AIというのはとても素直ですので、「データ平等分散くんに従っておけば、次トークン予測適当でもロス下がるじゃん!」という低みに流れてしまい、学習が安定しません。このままだと各エキスパートにトークンを分配するのに一生懸命で、肝心の言語生成機能が微妙になってしまいます。
そこで、「データ平等分散くんは仕事はしてほしいけど、全体としてこれだけ頑張ってもダメよ」というのがz-Lossのお仕事です。
この3つの損失関数によって複数のexpertが学習されているんですね♪
エキスパートの中身について
先ほどの図では、数学とか金融とかと書いてみましたが、実際にはそうなっていないことが、論文から発表されています。
実際には、金融といったドメイン単位ではなく、品詞など単語の性質毎にトークンが割り当てられることがわかります😮
【補足】エキスパートは文単位ではなくトークン単位
このMoEは内部的には、MoEレイヤーという形で実装されます。MoEレイヤーはTransformerの中の1パーツになります。Transformerは、1トークンにつき1予測しますので、MoEのエキスパートも基本は、トークン単位のエキスパートとなります。
ですので、エキスパート自身も入力文に対する専門家というより、各トークンごとの専門家になります。

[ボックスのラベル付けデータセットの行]
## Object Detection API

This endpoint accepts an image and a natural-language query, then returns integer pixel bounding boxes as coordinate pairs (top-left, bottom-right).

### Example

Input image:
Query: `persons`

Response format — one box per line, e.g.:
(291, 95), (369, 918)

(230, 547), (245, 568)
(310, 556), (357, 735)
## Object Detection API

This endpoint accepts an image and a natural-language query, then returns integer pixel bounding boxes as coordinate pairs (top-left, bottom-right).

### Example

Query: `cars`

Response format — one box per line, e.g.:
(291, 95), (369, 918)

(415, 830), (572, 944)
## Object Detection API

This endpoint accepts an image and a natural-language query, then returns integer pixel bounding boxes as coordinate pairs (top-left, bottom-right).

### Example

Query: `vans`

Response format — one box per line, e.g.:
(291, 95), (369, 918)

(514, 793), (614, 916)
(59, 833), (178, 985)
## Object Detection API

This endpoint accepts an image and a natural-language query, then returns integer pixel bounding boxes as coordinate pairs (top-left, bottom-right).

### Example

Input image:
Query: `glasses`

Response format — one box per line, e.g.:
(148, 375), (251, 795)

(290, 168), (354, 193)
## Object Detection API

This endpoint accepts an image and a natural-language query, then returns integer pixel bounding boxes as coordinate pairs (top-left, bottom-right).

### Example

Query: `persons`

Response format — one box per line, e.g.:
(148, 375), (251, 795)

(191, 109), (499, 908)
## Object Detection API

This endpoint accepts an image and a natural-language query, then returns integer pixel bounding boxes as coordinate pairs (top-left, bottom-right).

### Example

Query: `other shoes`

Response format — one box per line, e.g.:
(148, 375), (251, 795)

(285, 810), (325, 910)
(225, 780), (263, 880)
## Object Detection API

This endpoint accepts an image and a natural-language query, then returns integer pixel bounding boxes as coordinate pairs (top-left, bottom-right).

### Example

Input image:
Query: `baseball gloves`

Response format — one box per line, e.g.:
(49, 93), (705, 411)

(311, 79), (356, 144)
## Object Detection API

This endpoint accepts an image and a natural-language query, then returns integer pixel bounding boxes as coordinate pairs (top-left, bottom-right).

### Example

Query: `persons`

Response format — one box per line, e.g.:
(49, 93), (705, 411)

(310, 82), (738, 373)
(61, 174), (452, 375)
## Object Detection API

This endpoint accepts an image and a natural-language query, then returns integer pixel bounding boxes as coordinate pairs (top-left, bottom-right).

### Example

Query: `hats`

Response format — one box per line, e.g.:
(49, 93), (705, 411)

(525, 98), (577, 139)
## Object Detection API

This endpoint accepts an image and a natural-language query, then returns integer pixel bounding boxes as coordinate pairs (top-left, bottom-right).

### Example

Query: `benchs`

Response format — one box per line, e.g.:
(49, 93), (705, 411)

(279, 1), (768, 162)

→ 取り組む課題
- A) MoEについての文章に出てくるアルファベット表記の語を、重複なしですべて挙げてください。
- B) MoEについての文章の「そこで、「データ平等分散くん」から下へ「位のエキスパートとなります。」までを、一字も変えずにすべて書き写してください。

→ 想定される解答
- A) AI、z-Loss、expert、MoE、Transformer

- B)
そこで、「データ平等分散くんは仕事はしてほしいけど、全体としてこれだけ頑張ってもダメよ」というのがz-Lossのお仕事です。
この3つの損失関数によって複数のexpertが学習されているんですね♪
エキスパートの中身について
先ほどの図では、数学とか金融とかと書いてみましたが、実際にはそうなっていないことが、論文から発表されています。
実際には、金融といったドメイン単位ではなく、品詞など単語の性質毎にトークンが割り当てられることがわかります😮
【補足】エキスパートは文単位ではなくトークン単位
このMoEは内部的には、MoEレイヤーという形で実装されます。MoEレイヤーはTransformerの中の1パーツになります。Transformerは、1トークンにつき1予測しますので、MoEのエキスパートも基本は、トークン単位のエキスパートとなります。